=== Reading passage ===
▶

This is like condemning carpenters for bad architecture. The software people have little role in deciding what efforts get funded at Facebook.

This came straight from the very top at Facebook.

You don’t think Facebook hired any software architects as part of that $13B?

You think Zuck needs to fully specify what he wants the company to build?

Or should a company be able to set out a goal - “make extremely compelling VR/AR experiences for consumers and businesses” and provide the funding and the mandate to hire the best and the brightest… and reasonably expect that $10+ billion later to have something remotely interesting to show for it?

Software architects, as the name implies, architect what engineering is asked to build. They don't decide what gets built.

They have managers for that:

"A product manager is a visionary who guides new product ideas from an initial concept to a full-blown product launch. Along the way, we collaborate with world-class engineers and designers..."

(Pulled from Meta's jobs page)

Or the hardware isn't there and you can't just software your way our of a hardware problem.
Money isn't lost its been spent on research, of course finding a 100 ways something doesn't work doesn't mean that much if you don't find the 1 way that does.

◀

=== Task list ===
A. Please transcribe the Facebook VR discussion word for word, starting at "You don’t think" and ending at "show for it?".
B. According to the Facebook VR discussion, why is blaming the software people like condemning carpenters for bad architecture?
The records play no part in this work.

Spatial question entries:
▶

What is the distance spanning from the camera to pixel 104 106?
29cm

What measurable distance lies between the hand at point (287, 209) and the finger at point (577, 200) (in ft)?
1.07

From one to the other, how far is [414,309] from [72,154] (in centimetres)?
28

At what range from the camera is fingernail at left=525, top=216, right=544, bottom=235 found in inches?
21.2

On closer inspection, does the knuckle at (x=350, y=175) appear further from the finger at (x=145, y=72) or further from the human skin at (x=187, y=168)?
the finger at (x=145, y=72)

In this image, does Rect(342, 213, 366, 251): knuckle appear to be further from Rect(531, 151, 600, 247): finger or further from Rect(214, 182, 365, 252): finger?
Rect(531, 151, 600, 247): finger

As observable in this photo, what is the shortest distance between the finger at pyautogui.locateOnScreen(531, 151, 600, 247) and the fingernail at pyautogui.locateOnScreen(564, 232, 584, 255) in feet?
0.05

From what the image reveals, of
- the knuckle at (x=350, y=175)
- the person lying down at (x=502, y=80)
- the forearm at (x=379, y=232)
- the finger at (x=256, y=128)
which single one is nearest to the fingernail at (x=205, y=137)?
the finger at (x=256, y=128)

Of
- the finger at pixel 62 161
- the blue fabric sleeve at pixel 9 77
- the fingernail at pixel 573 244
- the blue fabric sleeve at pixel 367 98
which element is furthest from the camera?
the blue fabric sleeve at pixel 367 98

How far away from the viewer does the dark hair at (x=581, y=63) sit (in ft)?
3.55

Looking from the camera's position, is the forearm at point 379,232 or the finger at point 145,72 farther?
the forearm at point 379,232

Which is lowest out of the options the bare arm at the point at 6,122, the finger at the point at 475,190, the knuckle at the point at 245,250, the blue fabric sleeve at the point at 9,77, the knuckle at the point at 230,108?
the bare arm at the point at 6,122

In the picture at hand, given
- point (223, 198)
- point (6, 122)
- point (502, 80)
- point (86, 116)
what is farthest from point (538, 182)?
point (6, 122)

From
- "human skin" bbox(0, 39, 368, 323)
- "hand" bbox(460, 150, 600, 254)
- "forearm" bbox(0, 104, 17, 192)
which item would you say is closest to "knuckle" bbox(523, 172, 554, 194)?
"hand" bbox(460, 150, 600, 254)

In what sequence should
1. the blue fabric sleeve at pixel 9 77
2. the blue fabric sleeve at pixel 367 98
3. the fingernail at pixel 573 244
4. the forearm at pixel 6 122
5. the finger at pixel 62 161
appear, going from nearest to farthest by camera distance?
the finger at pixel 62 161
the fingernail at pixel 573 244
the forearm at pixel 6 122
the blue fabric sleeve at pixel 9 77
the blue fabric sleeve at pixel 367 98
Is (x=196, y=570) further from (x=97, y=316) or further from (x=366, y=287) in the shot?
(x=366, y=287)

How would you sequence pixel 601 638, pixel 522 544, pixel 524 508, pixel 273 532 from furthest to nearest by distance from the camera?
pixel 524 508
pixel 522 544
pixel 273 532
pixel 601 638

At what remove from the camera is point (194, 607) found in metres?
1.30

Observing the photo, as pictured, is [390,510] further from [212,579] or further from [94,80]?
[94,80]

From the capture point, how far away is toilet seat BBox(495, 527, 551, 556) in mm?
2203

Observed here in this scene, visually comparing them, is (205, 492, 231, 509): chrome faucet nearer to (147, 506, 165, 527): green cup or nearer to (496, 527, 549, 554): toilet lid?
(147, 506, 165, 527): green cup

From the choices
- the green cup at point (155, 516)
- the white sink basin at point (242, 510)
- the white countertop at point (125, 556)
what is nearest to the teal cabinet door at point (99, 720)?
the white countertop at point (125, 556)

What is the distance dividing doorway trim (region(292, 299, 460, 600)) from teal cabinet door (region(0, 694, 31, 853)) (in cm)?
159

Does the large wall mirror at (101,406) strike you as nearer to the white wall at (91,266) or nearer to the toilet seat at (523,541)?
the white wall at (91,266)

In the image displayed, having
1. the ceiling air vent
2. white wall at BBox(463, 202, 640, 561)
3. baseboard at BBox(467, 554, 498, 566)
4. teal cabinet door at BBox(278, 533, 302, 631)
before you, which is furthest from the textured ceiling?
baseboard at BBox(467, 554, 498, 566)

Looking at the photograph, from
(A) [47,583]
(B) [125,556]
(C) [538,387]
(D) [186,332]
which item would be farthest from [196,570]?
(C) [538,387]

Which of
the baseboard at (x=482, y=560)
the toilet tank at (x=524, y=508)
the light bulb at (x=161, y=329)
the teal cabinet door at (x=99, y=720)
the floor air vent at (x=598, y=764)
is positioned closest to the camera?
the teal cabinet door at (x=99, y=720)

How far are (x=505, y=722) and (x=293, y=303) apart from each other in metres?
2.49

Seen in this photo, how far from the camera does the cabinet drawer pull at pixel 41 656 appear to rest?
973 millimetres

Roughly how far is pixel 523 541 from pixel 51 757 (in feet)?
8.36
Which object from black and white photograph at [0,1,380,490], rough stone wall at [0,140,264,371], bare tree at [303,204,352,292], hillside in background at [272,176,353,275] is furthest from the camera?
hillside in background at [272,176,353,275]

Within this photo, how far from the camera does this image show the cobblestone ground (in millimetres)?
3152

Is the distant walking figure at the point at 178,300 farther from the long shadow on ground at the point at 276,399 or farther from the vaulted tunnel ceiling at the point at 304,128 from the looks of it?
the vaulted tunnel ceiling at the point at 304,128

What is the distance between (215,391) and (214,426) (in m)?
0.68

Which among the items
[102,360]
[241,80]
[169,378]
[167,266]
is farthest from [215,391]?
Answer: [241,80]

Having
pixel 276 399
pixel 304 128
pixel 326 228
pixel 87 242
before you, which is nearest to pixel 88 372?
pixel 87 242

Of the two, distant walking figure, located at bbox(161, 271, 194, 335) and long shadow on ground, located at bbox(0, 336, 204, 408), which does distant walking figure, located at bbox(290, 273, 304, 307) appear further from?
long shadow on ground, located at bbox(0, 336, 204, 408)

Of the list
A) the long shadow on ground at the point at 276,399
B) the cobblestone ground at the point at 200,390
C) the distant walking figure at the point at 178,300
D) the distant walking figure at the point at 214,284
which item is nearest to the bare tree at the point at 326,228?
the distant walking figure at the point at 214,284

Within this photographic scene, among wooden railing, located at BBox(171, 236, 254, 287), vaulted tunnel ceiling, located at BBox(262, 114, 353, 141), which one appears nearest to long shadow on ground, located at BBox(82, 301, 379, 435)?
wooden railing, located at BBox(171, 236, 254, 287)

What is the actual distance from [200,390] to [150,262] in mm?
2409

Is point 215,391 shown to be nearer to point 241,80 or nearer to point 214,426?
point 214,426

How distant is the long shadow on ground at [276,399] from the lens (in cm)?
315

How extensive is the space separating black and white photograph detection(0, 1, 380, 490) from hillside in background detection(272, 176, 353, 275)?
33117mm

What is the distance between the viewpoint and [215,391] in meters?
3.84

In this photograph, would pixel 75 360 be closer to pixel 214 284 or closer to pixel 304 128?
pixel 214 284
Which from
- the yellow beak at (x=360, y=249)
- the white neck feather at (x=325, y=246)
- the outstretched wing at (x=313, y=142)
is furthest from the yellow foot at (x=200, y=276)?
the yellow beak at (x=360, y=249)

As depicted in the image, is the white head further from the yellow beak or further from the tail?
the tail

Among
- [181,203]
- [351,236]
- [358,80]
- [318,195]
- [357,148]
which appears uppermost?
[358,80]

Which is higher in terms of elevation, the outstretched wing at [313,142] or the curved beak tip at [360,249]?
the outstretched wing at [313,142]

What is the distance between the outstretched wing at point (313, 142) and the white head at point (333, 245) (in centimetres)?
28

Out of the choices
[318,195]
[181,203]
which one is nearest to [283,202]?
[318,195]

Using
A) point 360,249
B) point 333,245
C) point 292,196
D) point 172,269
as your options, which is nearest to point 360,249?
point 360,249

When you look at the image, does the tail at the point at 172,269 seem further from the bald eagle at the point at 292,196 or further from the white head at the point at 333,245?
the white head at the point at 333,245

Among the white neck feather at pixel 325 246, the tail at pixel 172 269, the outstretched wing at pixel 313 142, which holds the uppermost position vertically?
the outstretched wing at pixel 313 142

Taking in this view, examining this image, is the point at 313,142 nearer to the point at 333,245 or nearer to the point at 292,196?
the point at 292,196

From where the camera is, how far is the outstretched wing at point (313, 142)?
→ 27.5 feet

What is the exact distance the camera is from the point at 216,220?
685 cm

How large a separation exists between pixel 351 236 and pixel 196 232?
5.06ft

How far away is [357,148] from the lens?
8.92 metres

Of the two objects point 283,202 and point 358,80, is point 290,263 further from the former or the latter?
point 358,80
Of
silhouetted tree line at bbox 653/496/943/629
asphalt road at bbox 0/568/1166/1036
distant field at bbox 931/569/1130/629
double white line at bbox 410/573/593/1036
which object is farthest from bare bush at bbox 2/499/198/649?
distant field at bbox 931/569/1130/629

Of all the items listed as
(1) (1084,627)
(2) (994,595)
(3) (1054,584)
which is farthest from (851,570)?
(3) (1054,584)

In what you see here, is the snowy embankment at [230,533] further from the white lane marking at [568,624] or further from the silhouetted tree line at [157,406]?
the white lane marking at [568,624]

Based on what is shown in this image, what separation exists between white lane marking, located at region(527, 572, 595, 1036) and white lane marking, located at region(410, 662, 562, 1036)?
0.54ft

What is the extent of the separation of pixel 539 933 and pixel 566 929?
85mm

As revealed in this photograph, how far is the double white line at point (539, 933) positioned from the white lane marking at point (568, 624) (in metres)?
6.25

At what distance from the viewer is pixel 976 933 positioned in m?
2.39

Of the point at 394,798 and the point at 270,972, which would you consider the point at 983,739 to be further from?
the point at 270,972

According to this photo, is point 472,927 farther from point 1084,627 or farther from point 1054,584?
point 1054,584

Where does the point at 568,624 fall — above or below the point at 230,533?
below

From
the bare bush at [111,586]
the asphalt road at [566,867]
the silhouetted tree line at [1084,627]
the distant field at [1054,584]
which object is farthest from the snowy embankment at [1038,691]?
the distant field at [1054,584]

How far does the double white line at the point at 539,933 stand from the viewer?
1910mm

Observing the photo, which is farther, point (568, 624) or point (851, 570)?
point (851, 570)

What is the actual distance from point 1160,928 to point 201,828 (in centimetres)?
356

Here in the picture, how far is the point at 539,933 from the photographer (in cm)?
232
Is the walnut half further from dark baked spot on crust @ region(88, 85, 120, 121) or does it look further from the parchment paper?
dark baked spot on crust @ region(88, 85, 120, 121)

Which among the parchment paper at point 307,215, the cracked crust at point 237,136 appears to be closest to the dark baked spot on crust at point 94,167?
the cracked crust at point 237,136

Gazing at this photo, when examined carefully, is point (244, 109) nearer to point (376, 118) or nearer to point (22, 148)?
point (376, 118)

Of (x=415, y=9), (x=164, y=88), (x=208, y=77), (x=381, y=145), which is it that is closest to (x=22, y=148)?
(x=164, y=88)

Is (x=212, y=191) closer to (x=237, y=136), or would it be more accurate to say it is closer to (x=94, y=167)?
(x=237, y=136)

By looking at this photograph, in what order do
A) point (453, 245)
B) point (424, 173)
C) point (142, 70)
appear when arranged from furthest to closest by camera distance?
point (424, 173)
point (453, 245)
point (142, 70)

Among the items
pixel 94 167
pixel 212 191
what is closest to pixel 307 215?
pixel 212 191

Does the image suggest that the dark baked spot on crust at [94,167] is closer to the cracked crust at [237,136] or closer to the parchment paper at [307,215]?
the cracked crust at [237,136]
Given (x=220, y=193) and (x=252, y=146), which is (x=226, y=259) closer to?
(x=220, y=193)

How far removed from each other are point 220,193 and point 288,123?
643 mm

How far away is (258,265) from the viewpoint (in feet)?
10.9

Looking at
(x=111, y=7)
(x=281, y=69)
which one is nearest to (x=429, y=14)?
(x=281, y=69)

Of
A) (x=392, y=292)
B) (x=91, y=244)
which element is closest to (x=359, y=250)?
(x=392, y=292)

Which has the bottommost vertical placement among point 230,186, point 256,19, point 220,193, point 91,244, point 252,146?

◀

=== Responses to the exercise ===
A.
You don’t think Facebook hired any software architects as part of that $13B?

You think Zuck needs to fully specify what he wants the company to build?

Or should a company be able to set out a goal - “make extremely compelling VR/AR experiences for consumers and businesses” and provide the funding and the mandate to hire the best and the brightest… and reasonably expect that $10+ billion later to have something remotely interesting to show for it?

B. The software people have little role in deciding which efforts get funded at Facebook. The decision came from the very top of the company.